Experienced Site Reliability Engineer (SRE) or Dev Ops engineer sought to shape the future of cloud platform services, joining a new team at an early stage and making a significant impact on systems and services offered to customers and partners in EMEA and beyond.
Key Responsibilities:
- Designing, implementing, and maintaining robust, scalable, high-quality software and systems within the SRE domain.
- Managing and supporting in-house development systems, CI/CD pipelines, tools, monitoring, and alerting, with a focus on automation to streamline activities and reduce toil.
- Collaborating closely with developers and architects to ensure designed solutions meet non-functional requirements such as availability, performance, security, and maintainability.
- Leading incident management, post-mortem reviews, and continuous improvement initiatives, contributing to the evolution of processes and systems within the organization.

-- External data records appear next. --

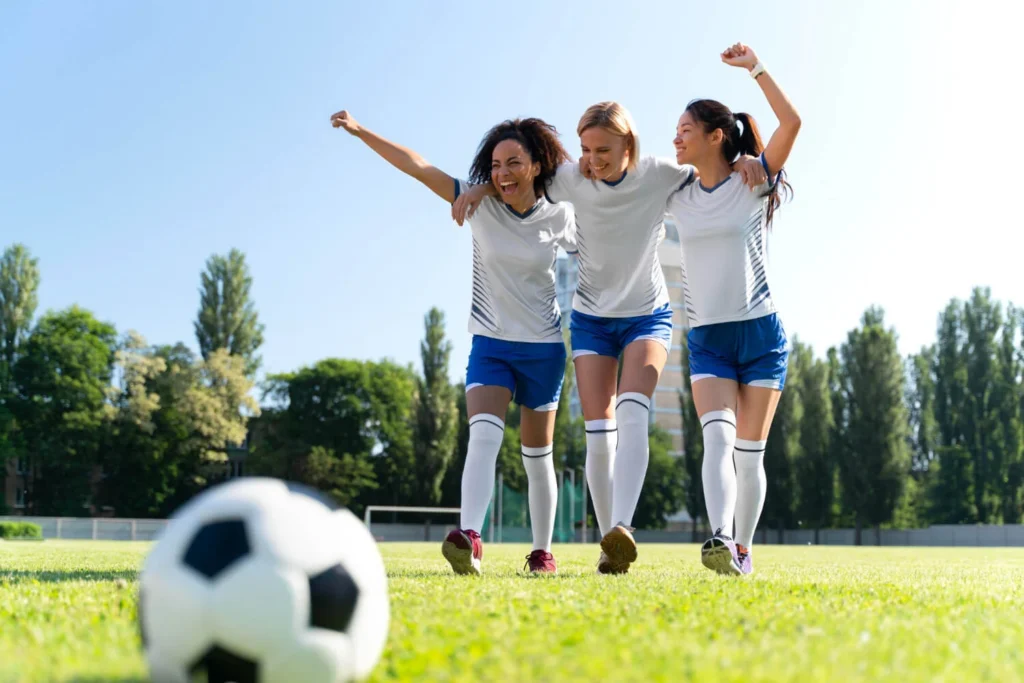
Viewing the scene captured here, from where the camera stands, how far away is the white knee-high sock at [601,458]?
19.6 feet

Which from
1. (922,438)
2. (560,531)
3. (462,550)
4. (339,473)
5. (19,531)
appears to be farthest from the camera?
(922,438)

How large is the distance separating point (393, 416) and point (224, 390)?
10.6 metres

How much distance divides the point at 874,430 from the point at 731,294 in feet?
147

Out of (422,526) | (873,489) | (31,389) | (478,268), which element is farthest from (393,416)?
(478,268)

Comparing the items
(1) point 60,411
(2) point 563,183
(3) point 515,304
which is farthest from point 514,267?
(1) point 60,411

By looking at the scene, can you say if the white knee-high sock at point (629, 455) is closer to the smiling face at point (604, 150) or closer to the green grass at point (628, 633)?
the green grass at point (628, 633)

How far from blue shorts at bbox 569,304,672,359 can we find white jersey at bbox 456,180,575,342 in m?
0.23

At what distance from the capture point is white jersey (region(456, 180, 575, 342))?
592 centimetres

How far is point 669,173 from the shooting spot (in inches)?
226

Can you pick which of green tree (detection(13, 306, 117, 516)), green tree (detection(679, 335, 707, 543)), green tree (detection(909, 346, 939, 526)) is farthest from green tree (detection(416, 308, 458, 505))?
green tree (detection(909, 346, 939, 526))

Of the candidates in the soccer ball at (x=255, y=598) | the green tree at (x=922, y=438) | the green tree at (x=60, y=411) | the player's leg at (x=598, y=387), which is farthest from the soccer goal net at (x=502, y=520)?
the soccer ball at (x=255, y=598)

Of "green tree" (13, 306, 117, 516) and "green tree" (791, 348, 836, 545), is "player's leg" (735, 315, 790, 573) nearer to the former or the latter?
"green tree" (791, 348, 836, 545)

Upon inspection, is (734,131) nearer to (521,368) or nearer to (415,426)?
(521,368)

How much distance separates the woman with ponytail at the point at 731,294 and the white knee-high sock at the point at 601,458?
0.61 metres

- Defining key metrics and technical decisions driving products and their delivery, including SLOs and SLAs, architecture, best practices, and cost optimization.
- Taking responsibility for complex project tasks, striving for higher standards of individual and team performance.
- Building relationships external to the team and driving knowledge sharing across all products.
- Identifying personal development opportunities, setting goals, and delivering impactful contributions, while also mentoring and training other engineers throughout the company.
Requirements:
- 3-5 years of experience using AWS platform and services.
- Proficiency with common tools and technologies used within CI/CD and Build pipelines, including Terraform, Jenkins, Gitlab, Nexus, Ansible, Maven, Docker, and Helm.
- A BSc in an IT-related field or equivalent professional experience in cloud operations and/or cloud platforms in a Dev Ops engineering or SRE role.
- Familiarity with commonly used operating systems including Ubuntu and Windows, along with scripting experience in Bash, Python, or Power Shell.
- Experience troubleshooting issues in a cloud environment and working with multiple teams to facilitate orderly project and release plans.
- Familiarity with VMWare v Sphere (ESXi, v Center) desirable.
Desirable Skills:
- Extensive experience across a wide range of AWS services, including compute, containerization, storage, database, networking, automation, IAM, security, monitoring, logging, backup, and configuration management.
- Previous experience in an SRE team and understanding of SRE principles.
- Experience in backup and restore processes, cloud-based multi-tenancy, emergency response, and on-call duties.
- Understanding of current best practices around Security Management, patching, branching strategy, release management, and Linux administration.
- Experience working in an agile development team using SCRUM methodologies.